WARNING: The following packages cannot be authenticated!
cassandra datastax-agent dsc20 python-thrift-basic python-cql
Get:1 http://debian.datastax.com/community/ stable/main cassandra all 2.0.16 [14.5 MB]
Get:2 http://debian.datastax.com/community/ stable/main datastax-agent all 5.2.0 [22.8 MB]
Get:3 http://debian.datastax.com/community/ stable/main dsc20 all 2.0.16-1 [1,308 B]
Get:4 http://debian.datastax.com/community/ stable/main python-thrift-basic all 0.8.0-1~ds+1 [70.6 kB]
Get:5 http://debian.datastax.com/community/ stable/main python-cql all 1.4.0-1 [59.2 kB]
Fetched 37.5 MB in 16s (2,320 kB/s)
Selecting previously unselected package cassandra.
(Reading database ... 87806 files and directories currently installed.)
Unpacking cassandra (from .../cassandra_2.0.16_all.deb) ...
Selecting previously unselected package datastax-agent.
Unpacking datastax-agent (from .../datastax-agent_5.2.0_all.deb) ...
Selecting previously unselected package dsc20.
Unpacking dsc20 (from .../dsc20_2.0.16-1_all.deb) ...
Selecting previously unselected package python-thrift-basic.
Unpacking python-thrift-basic (from .../python-thrift-basic_0.8.0-1~ds+1_all.deb) ...
Selecting previously unselected package python-cql.
Unpacking python-cql (from .../python-cql_1.4.0-1_all.deb) ...
Processing triggers for ureadahead ...
Setting up cassandra (2.0.16) ...
Configuration file `/etc/security/limits.d/cassandra.conf'
==> File on system created by you or by a script.
==> File also in package provided by package maintainer.
What would you like to do about it ? Your options are:
Y or I : install the package maintainer's version
N or O : keep your currently-installed version
D : show the differences between the versions
Z : start a shell to examine the situation
The default action is to keep your current version.
*** cassandra.conf (Y/I/N/O/D/Z) [default=N] ?
It works, excepted I have a configuration conflict but I think this would work as a workaround.
To have the exacte description of the issues, I ran the command without the -y or --force-yes options and get this:
WARNING: The following packages cannot be authenticated! cassandra datastax-agent dsc20 python-thrift-basic python-cql Install these packages without verification [y/N]?
There is clearly an issue around authentication. This would be the proper thing to fix imho. Yet adding --force-yes would have avoid this, maybe it is something you want to consider ? What could be a work around to still be able to use the AMI when this kind of things occur ?
Hope this help.
This is a similar symptom, but likely a different underlying issue since this was intermittent and the current issue is consistent.
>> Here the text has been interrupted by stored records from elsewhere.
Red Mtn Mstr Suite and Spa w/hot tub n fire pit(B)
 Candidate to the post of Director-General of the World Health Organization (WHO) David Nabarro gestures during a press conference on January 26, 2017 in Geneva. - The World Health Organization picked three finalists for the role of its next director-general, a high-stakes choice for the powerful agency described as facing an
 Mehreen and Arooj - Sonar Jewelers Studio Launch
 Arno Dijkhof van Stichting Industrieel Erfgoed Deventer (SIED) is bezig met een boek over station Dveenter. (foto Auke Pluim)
Leaving closed and let's keep discussion of the new issue in #88.
We've seen occasional CI EC2 deployments fail in the EU-West (Ireland) AWS region.
The contents of _~/datastaxami/ami.log suggests apt authentication failures when installing the DataStax/Cassandra packages:
~/datastax_ami/ami.log:
We're using the ami-8932ccfe AMI and supplying the following user data parameters:
This is not easily repeatable and we only seem to see it during deployments which kick off shortly after midnight (GMT), but this timing way well be a coincidence.